Stop Rocking the Horse and Start Moving
Aug 21, 2025
At Meta, they’ve got this iconic poster of a rocking horse with the words, “Do not mistake motion for progress.” Man, does that hit home. We’re seeing it firsthand with clients in the banking and financial sector jumping on the AI bandwagon. There’s this study showing teams using AI tools felt 20% more productive but were actually 19% less productive.
Why? They’re burning hours tweaking prompts, waiting for AI to spit something out, and then nitpicking the results. Less than 44% of AI suggestions even get used without heavy edits. Meanwhile, everyone’s high-fiving because it feels like they’re moving faster, even as the numbers tank.
The kicker?
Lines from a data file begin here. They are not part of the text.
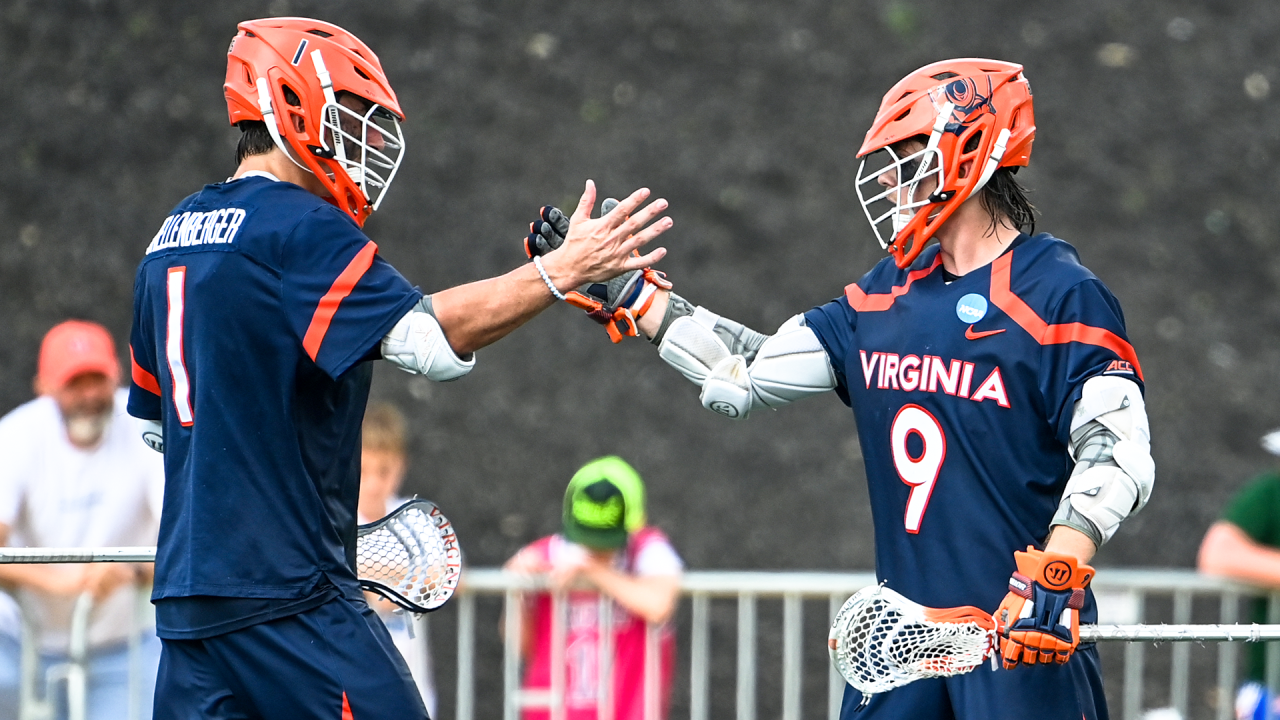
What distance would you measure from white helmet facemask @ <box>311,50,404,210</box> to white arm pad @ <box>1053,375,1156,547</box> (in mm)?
1702

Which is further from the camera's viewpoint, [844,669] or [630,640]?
[630,640]

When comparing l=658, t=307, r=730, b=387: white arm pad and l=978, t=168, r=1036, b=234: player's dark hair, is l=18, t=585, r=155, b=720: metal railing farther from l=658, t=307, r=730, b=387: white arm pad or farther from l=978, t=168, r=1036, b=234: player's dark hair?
l=978, t=168, r=1036, b=234: player's dark hair

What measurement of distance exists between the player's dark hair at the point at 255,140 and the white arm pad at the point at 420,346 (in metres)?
0.63

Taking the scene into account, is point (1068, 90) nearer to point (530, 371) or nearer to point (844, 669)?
point (530, 371)

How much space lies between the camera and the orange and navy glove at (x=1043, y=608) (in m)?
3.22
Without hard data, these teams would’ve kept pouring gas on the fire. They felt productive. Their bosses saw more reports, more drafts, more “output.” Everyone’s smiling—except the business metrics, which are screaming for help.
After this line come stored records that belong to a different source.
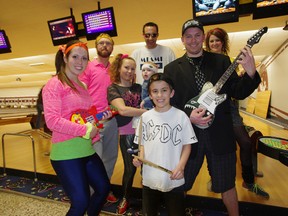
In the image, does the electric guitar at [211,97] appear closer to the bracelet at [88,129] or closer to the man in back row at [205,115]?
the man in back row at [205,115]

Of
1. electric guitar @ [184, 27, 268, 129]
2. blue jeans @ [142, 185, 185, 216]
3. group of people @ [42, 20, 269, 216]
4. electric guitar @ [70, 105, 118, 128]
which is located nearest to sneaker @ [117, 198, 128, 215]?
group of people @ [42, 20, 269, 216]

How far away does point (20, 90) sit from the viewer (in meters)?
24.3

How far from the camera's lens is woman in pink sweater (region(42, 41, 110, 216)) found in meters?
1.81

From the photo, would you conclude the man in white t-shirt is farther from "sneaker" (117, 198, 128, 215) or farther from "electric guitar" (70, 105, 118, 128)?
"sneaker" (117, 198, 128, 215)

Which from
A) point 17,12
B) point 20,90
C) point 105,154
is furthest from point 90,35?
point 20,90

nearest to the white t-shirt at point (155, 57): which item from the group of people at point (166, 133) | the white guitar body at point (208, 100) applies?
the group of people at point (166, 133)

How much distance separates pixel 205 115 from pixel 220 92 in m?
0.26

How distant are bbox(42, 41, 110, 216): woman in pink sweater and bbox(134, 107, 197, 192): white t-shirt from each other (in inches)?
18.8

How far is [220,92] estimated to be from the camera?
1946 millimetres

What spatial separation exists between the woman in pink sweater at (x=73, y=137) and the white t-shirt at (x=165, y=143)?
0.48 m

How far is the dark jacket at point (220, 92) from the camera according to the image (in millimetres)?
1909

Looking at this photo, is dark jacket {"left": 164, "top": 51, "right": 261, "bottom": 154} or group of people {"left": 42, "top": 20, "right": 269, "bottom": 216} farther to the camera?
dark jacket {"left": 164, "top": 51, "right": 261, "bottom": 154}

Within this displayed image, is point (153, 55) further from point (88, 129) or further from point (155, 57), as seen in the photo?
point (88, 129)

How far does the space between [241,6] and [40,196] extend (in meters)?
4.89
Here’s what we’re telling clients to avoid becoming another AI cautionary tale in 2025:
- Pick one metric that actually matters.
Not a dozen KPIs or some fancy dashboard no one understands. One number that drives the business. For one client, it’s fraud detection rate. For another, it’s hours of manual review automated. Whatever it is, make it the North Star for the quarter.
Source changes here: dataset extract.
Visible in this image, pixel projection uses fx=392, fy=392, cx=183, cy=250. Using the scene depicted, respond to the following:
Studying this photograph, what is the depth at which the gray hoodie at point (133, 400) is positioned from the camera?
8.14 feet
Look at JPMorgan Chase—the $600 billion bank behind Chase cards and countless financial services. They don’t mess around with “vibes.” For their COIN platform, an AI tool for legal document review, the primary metric was hours automated. It crushed 360,000 hours of manual work annually. Clear pass/fail: Does it save time and reduce errors? No fluff.
Motion is just noise. Progress moves the needle. - Test AI tools like you’re running a science experiment.
The best companies we work with don’t just roll out AI and pray. They run tight, time-boxed trials with control groups. Think Swift, the global payments network, collaborating with banks like BNY Mellon and Deutsche Bank. They didn’t deploy AI fraud detection across the board. Instead, they ran pilots using live transaction data against historical patterns, measuring anomaly detection accuracy site-by-site. The goal? Tackle the industry’s $485 billion annual fraud hit by spotting patterns no human could. Only scale after proving it cuts fraud without false positives exploding.
Define success before you start. Write it down. Measure it. If the tool doesn’t deliver, kill it fast. - Limit the chaos—cap work-in-progress.
AI makes it stupidly easy to start stuff. Need a risk assessment model? Done. Ten compliance report drafts? Poof, generated. But starting isn’t shipping. We see clients drowning in half-baked ideas because AI lets them spin up endless variations.
Take a page from agile transformations in banking, like those at ING or through lean practices we’ve implemented. Limit what your team’s working on—say, no more than three AI initiatives in flight at once. You don’t get to start a new project until you finish or ditch the last one. Why? Because ten half-built models are worth less than one that actually launches and reduces operational risks. AI just makes this trap bigger—more motion, less progress.
2025’s shaping up to be the year of AI-fueled chaos. But the clients we see winning? They’re not the ones moving fastest. They’re the ones making it harder to ship. They demand proof. They add guardrails. They stop more than they start.
That rocking horse poster? It’s a warning. Motion without progress is just a fancy way to waste time and money. While everyone else is rocking back and forth, our clients are the ones actually getting somewhere.